Recopiez fidèlement le passage de l'extrait de page ci-dessous qui commence aux mots « Au départ, Adikou » et s'arrête après « panser sa plaie. ».

▶ Extrait de page
= = = =

Le départ comme horizon 

Au départ, Adikou est une jeune femme dont ne sait pas grand chose si ce n’est qu’elle travaille dans un fastfood, boit du cidre à la bouteille, et multiplie les partenaires. Puis, une voix semblable à une intrusion dans ce tableau fait de passivité et de moiteur lui ordonne:  “on s’en va”. Adikou envisage alors le voyage comme un moyen de panser sa plaie. 


“En dormant elle imaginait, dans son cou, des points de suture qui tissaient une carte. Le fil était chargé de minéraux et le sang de sel.”


Doucement, le projet de partir prend forme en réflexions et en métaphores poétiques. Adikou se destine à être son propre ancrage tissant des points réels et imaginaires à partir de lieux et de rencontres qui la feront exister pleinement. Ainsi, la métaphore du lieu – territoire à tracer – annonce dès le début le projet du roman. Toutefois, il ne s’agira pas pour autant de tisser d’une seule main. Le glissement pronominal alternant entre le je et le elle va matérialiser une indétermination narrative et valoriser une dualité : deux seront les mains employées dans ce roman-cartographie.

= = = =

▶ Données sources

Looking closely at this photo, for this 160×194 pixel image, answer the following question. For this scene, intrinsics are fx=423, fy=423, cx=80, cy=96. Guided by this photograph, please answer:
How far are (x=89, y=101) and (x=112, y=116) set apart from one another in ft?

= = = =

▶ Réponse
Au départ, Adikou est une jeune femme dont ne sait pas grand chose si ce n’est qu’elle travaille dans un fastfood, boit du cidre à la bouteille, et multiplie les partenaires. Puis, une voix semblable à une intrusion dans ce tableau fait de passivité et de moiteur lui ordonne:  “on s’en va”. Adikou envisage alors le voyage comme un moyen de panser sa plaie.